What kind of security do you have enabled on your AP. (I think this may be part of the problem please try to fill this part out correctly)?
Open no security
WEP? How long is the key, 64 or 128?
WPA PSK yes/no (Pre Shared Key, Passphase)
WPA Enterprise yes/no (Username/password)
WPA1 with TKIP yes/no?
WPA1 with AES yes/no?
WPA1 with TKIP/AES yes/no?
WPA2 with TKIP yes/no?
WPA2 with AES yes/no?
WPA2 with TKIP/AES yes/no?
Just WPA1, WPA2 or both?
How long is your WPA key?

How long is your SSID.

What bands does your AP support?
B 2.4GHz
G 2.4GHz
N 2.4GHz
A 5GHz
N 5GHz
Dual band N (2.4GHz and 5GHz)

If N how wide are your channels, 20MHz or 40MHz

What kind of wireless router/AP do you have?

What software are you running, stock or DD-WRT?

What version?

What data rates do you have enabled?

Do you have short or long preamble configured?

What data rates do you have enabled?

If N, what data rates does your box support (some cheaper N APs only support up to MCS7 since they are SISO not MIMO).

Do you have other droid devices that work on the same AP?


----------



## WiFivomFranMan (Nov 28, 2011)

I guess no one wants to help


----------



## biscuits_n_gravy (Nov 28, 2011)

WiFivomFranMan said:


> Since it seems like it is a 55/45 chance if your wifi works or not I figured I'd start a thread to narrow down the problem. List how you have your wifi network set up. Don't worry if you don't know some of them. I am going to list what I think maybe important and may add in things as we go...
> 
> Do you have problems with your wifi? On the TP side, yes. It will not connect to the 5GHz band. It can see the specific frequency, just can't figure out the actual channel.
> 
> ...


Hope that helps!


----------



## WiFivomFranMan (Nov 28, 2011)

biscuits_n_gravy said:


> Hope that helps!


So do you have any problems on 2.4GHz or is your only problem that it doesn't get on 5GHz?

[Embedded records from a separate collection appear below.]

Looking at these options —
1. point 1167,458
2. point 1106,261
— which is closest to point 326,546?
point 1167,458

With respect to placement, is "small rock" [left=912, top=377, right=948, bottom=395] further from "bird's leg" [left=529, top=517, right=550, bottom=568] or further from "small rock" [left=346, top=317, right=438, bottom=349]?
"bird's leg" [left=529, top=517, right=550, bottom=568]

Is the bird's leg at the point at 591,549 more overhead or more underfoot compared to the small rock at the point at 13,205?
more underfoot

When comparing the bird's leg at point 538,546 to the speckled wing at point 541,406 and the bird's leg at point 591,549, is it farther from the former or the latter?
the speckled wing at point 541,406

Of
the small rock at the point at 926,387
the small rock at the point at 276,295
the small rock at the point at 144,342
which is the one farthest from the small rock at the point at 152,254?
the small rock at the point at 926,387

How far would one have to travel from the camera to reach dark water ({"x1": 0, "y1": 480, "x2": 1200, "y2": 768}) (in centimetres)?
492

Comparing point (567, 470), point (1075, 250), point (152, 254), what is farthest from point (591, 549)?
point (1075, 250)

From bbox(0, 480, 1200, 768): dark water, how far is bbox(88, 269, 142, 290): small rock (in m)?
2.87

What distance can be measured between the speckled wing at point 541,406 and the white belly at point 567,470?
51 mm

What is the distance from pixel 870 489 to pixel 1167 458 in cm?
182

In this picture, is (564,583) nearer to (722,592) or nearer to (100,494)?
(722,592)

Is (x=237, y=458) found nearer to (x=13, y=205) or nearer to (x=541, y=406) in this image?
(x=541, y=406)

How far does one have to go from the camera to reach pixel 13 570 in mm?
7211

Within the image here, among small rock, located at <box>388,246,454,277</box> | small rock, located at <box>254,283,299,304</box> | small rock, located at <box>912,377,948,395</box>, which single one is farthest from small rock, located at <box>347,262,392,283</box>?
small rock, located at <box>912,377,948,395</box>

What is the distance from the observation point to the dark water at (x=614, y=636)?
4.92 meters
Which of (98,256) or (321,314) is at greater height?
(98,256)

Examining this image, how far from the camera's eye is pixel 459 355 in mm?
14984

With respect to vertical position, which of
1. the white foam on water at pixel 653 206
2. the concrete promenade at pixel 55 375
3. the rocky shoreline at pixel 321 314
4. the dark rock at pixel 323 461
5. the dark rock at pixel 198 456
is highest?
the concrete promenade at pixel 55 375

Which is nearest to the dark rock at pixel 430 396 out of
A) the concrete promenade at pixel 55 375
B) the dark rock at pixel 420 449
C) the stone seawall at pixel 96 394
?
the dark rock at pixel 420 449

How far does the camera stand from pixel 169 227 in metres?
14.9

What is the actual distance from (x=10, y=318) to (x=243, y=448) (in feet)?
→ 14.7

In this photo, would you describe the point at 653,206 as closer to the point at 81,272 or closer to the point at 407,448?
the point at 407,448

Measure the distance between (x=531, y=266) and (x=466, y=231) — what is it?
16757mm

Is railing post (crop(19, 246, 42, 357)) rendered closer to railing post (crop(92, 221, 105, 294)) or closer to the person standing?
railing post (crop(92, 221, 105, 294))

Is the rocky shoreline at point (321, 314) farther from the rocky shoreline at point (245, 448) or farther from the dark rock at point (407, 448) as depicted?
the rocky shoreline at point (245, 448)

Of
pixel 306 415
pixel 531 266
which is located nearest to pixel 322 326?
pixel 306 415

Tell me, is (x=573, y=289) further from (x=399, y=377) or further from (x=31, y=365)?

You may want to bump this thread.
http://rootzwiki.com/topic/10626-wi-fi-request/page__fromsearch__1

With my controllers it will get on 5GHz with band select enabled and the power on the 2.4 radios turned way down. Like to level 7. Thanks for getting the ball rolling.


----------



## biscuits_n_gravy (Nov 28, 2011)

WiFivomFranMan said:


> So do you have any problems on 2.4GHz or is your only problem that it doesn't get on 5GHz?
> 
> You may want to bump this thread.
> http://rootzwiki.com...__fromsearch__1
> ...


No problem.

I don't have any issues with the 2.4GHz side. It will connect to legacy and 802.11n just fine.

You know, I actually didn't have any type of band prefer enabled on the Cisco and Aruba controller. I just did a really quick base config to check. I'll try it out again when I'm at the shop. Don't have the gear at my home office, just the 891W.

I'll flip off the 2.4GHz radio today on the 891W and see if it will try to resolve the connection on the 5GHz side. I'll also look in the logs to see if there are any errors.


----------



## biscuits_n_gravy (Nov 28, 2011)

It will connect to the 5GHz Radio when I shut off the 2.4GHz Radio.

It works with standard 802.11a and HT 802.11n on the 5GHz side.

The TP must only try to connect to the 2.4GHz radio first, and just not care about the 5GHz radio. I am only running one SSID for both frequencies. I bet if I made a separate SSID for the 5GHz side, it would connect with no issues.

That backs up your findings when using Band Steering, The controller is forcing it to utilize the 5GHz radio since it is capable.

Also noticed it's max Data Rate is MCS7.

Thanks.


----------



## WiFivomFranMan (Nov 28, 2011)

biscuits_n_gravy said:


> It will connect to the 5GHz Radio when I shut off the 2.4GHz Radio.
> 
> It works with standard 802.11a and HT 802.11n on the 5GHz side.
> 
> ...


Best I can tell Android (with it's lame tushy lack of options) just picks the strongest signal. For the most part that is always going to be 2.4 unless you use smaller antennas or turn the power down. Pretty much all of the phones and pads are SISO and not MIMO. The most a SISO is going to do is MCS7, a hair faster than G or A. At least it understands N so it won't slow down another N devices by making use protection modes. I think they screwed up with N but I don't need to start ranting. Windows and newer MacOS try to join 5GHz before 2.4GHz. Your idea of a 5GHz is good. There is a college that does that. ssidFAST for 5GHz and just ssid for 2.4GHz. That also call the 2.4GHz band the "dirty" band, LOL.


----------



## biscuits_n_gravy (Nov 28, 2011)

WiFivomFranMan said:


> Best I can tell Android (with it's lame tushy lack of options) just picks the strongest signal. For the most part that is always going to be 2.4 unless you use smaller antennas or turn the power down. Pretty much all of the phones and pads are SISO and not MIMO. The most a SISO is going to do is MCS7, a hair faster than G or A. At least it understands N so it won't slow down another N devices by making use protection modes. I think they screwed up with N but I don't need to start ranting. Windows and newer MacOS try to join 5GHz before 2.4GHz. Your idea of a 5GHz is good. There is a college that does that. ssidFAST for 5GHz and just ssid for 2.4GHz. That also call the 2.4GHz band the "dirty" band, LOL.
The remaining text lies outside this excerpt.